● TASK
Rewrite the passage on information stores from "To retrieve a" up to and including "the requested information.", putting "sealed device" in place of "black box" wherever it occurs.

++++ EXTRACT

Information can be encoded in bit strings. A persistent information store is a device which, when presented with a bit string, modifies itself in some way so that at a later time it will produce the same bit string on demand. It must be accurate, allowing no changes in the stored bit string as time passes. The mechanism used to accomplish this does not have to be understood in order for it to be useful. In other words, it can be considered a black box.
Information stores can be classified by considering the nature of retrieval requests. What information must be presented to the store in order for it to return a desired bit string?
One possibility is what is known as a "surrogate" (Hughes, 1991). A surrogate is a unique identifier, generated by the information store as the result of a storage request. Like the key to a rented locker, it becomes available as soon as an item has been consigned to storage, and must be presented at the later time when the item is required.
Another option is that a part of the stored information may be presented to the information store. In response, the store will return the entire stored bit string. This can be accomplished by certain kinds of neural nets, and is a characteristic of text retrieval systems. Which part of the stored bit string must be presented, and how much of it is required may depend on the design of the information store.
It may be that as a part of the design of the information store, a particular portion of stored bit strings is designated as a key, and only this portion is required to retrieve the entire string.
To retrieve a stored message, something must be known about it. This may be a surrogate, some salient attribute, or some portion of its content.
Information storage is really just a coding and compression situation. A storer gives the black box a message and receives another message in response. This is presumably shorter than the stored message or nothing is gained. Then the set of shorter messages, together with the black box allows the generation of stored messages on demand.
n is the number of distinct messages to be stored, the size of the handle must be at least
log2n bits. The handles need not be extremely large: 30 bits can uniquely identify over a billion objects. A library call number is much shorter than a typical book.
The simplest imaginable (vacuous) information store is one which requires the entire desired bit string as a key, and returns it as the requested information.
An information store may respond destructively or nondestructively to a retrieval request. In the former case, a bit string can only be retrieved once; it will no longer be stored. In the latter, more usual, case a copy of the bit string may be delivered more than once.

++++++++
++++ RECORDS PROVIDED

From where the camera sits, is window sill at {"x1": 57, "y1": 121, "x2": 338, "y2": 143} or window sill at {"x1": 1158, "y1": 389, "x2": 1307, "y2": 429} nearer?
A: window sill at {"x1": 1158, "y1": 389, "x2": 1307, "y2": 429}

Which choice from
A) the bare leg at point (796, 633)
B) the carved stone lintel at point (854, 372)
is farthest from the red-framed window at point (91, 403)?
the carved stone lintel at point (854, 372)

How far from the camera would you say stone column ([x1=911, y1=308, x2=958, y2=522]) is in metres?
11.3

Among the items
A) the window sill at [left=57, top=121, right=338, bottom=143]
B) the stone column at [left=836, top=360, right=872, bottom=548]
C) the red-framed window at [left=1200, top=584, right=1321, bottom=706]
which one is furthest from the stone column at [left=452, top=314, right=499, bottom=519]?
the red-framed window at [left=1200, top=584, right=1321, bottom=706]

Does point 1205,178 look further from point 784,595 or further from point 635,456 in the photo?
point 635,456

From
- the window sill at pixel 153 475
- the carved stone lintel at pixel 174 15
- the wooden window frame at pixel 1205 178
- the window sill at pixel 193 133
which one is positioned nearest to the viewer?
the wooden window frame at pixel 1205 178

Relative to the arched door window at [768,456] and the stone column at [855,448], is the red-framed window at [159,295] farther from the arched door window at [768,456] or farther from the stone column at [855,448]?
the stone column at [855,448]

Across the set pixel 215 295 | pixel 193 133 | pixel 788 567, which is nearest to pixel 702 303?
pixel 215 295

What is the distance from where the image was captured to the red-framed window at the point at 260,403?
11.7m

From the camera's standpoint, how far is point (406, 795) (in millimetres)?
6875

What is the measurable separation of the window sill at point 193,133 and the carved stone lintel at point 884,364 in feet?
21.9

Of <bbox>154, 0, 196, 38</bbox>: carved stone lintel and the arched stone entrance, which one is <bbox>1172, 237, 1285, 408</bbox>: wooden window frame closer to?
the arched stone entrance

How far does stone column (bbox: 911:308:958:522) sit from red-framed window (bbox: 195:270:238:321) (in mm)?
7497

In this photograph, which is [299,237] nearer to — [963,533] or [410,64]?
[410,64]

++++++++

● TASK OUTPUT
To retrieve a stored message, something must be known about it. This may be a surrogate, some salient attribute, or some portion of its content.
Information storage is really just a coding and compression situation. A storer gives the sealed device a message and receives another message in response. This is presumably shorter than the stored message or nothing is gained. Then the set of shorter messages, together with the sealed device allows the generation of stored messages on demand.
n is the number of distinct messages to be stored, the size of the handle must be at least
log2n bits. The handles need not be extremely large: 30 bits can uniquely identify over a billion objects. A library call number is much shorter than a typical book.
The simplest imaginable (vacuous) information store is one which requires the entire desired bit string as a key, and returns it as the requested information.